- **Provided passage**:
# Should arrow be level with rest and d loop?



## archeryguru2000

Do you have a drop-away rest installed? Just had to ask that question. Honestly, I'd shoot through some paper and see how well it shoots. If it's shooting great, it's probably just the way you're looking at the arrow. If it is not shooting good (i.e., tail high or low) then either the nock point (D-loop) or arrow rest may need to be moved.


----------



## FS560

I do not use dropaway rests and rely on blades. However, I do use a bowsquare to find a nocking point that positions the bottom of the arrow square to the string and sitting on the arrow rest.

It is important to allow for the distance between the bottom of the nock and the bottom of the shaft.

From this point I may have to raise the nock a little so that the arrow will get up off the blade during the shot.


----------



## tripleb2431

Nock point should not be below the rest should be level or maybe 1/8th high I'd make it level then walk back tune then broadhead tune it bh tune will tell ya what rest is really doing if you have the means to do it and want that thing really in tune then yoke tune it also


----------



## ru4auto

I agree ^^^^ with one exception shoot it through paper first alot of bows are set up 1/8 knock high giving it that down hill look, this guy might just be able to do it by eye. It would seem like he couldn't. i still use a level system, and the owner of the shop can do it buy eye (i have checked dead on.)

- **Dataset extract**:
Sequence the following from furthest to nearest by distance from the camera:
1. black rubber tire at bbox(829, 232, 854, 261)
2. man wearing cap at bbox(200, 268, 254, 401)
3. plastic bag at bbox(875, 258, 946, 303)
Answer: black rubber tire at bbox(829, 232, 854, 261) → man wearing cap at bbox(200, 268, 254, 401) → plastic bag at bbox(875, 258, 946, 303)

- **Goal 1**:
Write out the part of the arrow-leveling thread between "Nock point should" and "checked dead on.)", inclusive.
- **Goal 2**:
Answer these from the arrow-leveling thread:
(a) What tool does FS560 use to find a nocking point?
(b) Which kind of tuning does tripleb2431 say will show what the rest is really doing?
(c) According to ru4auto, how high are a lot of bows set up?
Answer from the arrow-leveling thread alone, not from the records.

- **Worked answer 1**:
Nock point should not be below the rest should be level or maybe 1/8th high I'd make it level then walk back tune then broadhead tune it bh tune will tell ya what rest is really doing if you have the means to do it and want that thing really in tune then yoke tune it also


----------



## ru4auto

I agree ^^^^ with one exception shoot it through paper first alot of bows are set up 1/8 knock high giving it that down hill look, this guy might just be able to do it by eye. It would seem like he couldn't. i still use a level system, and the owner of the shop can do it buy eye (i have checked dead on.)

- **Worked answer 2**:
(a) A bowsquare.
(b) Broadhead tuning.
(c) 1/8 nock high.